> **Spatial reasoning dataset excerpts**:
◆ ◆ ◆ ◆ ◆ ◆ ◆
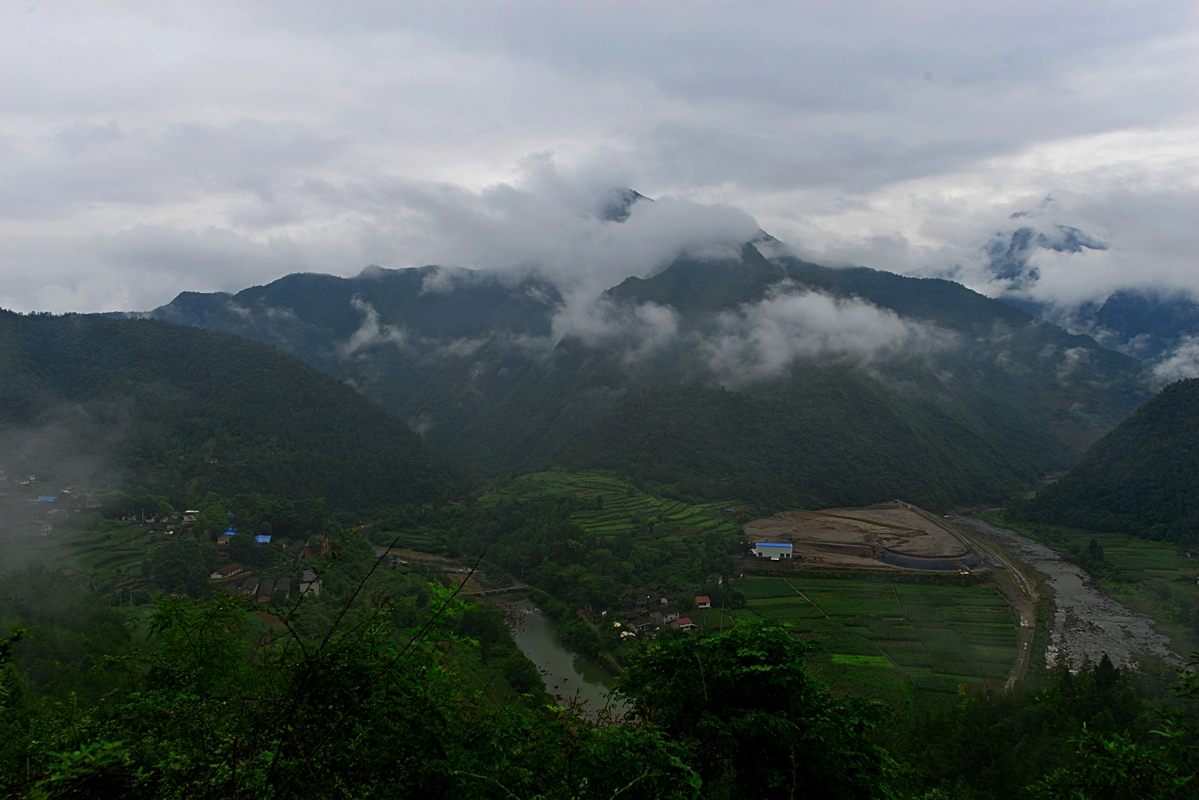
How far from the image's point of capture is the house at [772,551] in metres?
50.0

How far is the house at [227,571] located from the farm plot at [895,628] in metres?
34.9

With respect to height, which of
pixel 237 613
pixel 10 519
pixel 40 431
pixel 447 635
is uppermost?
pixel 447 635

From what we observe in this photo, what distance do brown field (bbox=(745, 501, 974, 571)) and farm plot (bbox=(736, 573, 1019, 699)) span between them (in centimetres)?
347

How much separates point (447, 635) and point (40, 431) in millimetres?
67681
◆ ◆ ◆ ◆ ◆ ◆ ◆
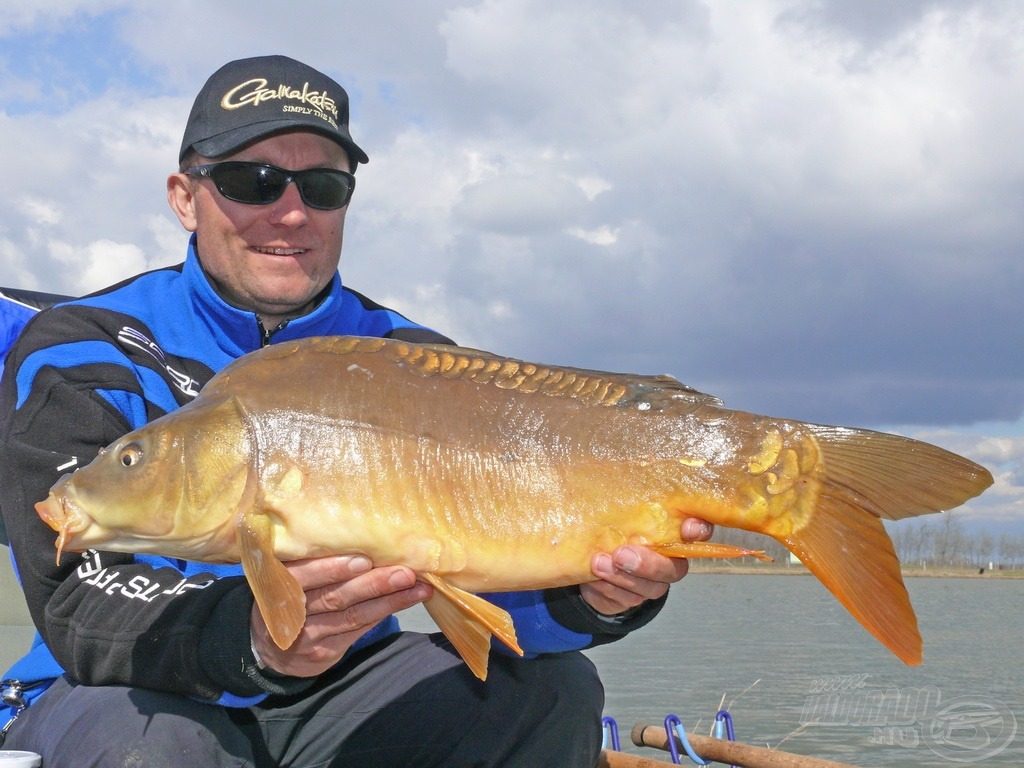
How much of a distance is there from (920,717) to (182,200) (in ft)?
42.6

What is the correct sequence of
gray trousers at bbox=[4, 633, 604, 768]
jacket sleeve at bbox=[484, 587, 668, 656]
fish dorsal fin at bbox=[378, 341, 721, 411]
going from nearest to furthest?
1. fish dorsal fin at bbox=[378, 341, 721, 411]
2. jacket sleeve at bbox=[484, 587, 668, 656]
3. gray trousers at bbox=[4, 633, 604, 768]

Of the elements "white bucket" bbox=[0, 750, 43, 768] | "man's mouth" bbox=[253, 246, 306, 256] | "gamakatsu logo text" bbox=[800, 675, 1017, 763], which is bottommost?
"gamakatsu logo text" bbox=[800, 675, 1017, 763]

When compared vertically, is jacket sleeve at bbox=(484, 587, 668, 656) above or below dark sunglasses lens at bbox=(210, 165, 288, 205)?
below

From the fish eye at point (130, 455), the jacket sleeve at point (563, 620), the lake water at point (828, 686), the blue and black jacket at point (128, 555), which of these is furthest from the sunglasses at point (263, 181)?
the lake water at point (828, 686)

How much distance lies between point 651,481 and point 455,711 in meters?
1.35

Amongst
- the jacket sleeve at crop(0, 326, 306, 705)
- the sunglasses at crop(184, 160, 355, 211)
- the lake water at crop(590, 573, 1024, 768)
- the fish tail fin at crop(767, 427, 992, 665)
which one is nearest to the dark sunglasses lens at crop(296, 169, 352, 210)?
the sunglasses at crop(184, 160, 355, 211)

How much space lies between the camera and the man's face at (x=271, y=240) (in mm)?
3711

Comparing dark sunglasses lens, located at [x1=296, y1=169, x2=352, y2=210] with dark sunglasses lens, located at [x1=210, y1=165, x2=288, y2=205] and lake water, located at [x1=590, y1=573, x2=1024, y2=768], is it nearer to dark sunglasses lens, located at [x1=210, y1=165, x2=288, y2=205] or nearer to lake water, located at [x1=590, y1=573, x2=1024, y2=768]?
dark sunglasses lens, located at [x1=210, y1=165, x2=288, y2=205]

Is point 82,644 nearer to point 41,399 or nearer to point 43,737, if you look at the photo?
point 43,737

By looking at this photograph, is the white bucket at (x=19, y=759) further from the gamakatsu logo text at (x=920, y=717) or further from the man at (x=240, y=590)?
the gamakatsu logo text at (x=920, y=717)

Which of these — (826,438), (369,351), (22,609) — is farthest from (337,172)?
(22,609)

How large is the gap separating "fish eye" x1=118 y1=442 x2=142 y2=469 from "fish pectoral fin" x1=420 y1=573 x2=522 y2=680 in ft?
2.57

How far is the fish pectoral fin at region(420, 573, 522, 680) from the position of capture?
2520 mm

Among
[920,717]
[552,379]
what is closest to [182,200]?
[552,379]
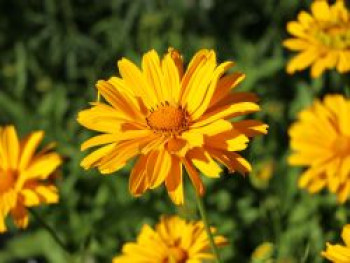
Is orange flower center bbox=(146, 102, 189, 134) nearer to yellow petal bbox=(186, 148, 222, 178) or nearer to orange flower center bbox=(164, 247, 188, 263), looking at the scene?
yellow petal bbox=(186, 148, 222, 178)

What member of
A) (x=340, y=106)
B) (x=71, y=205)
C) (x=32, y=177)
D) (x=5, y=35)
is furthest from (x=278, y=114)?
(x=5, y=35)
◆ ◆ ◆ ◆ ◆ ◆ ◆
> **DIRECTION**: Format the records in the stretch from the line containing "What is the correct sequence of" through the line containing "3. gray trousers at bbox=[4, 633, 604, 768]" as a two-column CSV with the headers record_text and answer. Give one row per record, with the record's text and its answer each in a single quoted field and line breaks replaced by spaces.

> **SOLUTION TO THIS EXERCISE**:
record_text,answer
"What is the correct sequence of gray trousers at bbox=[4, 633, 604, 768] jacket sleeve at bbox=[484, 587, 668, 656] fish dorsal fin at bbox=[378, 341, 721, 411] going from nearest to furthest?","1. fish dorsal fin at bbox=[378, 341, 721, 411] 2. jacket sleeve at bbox=[484, 587, 668, 656] 3. gray trousers at bbox=[4, 633, 604, 768]"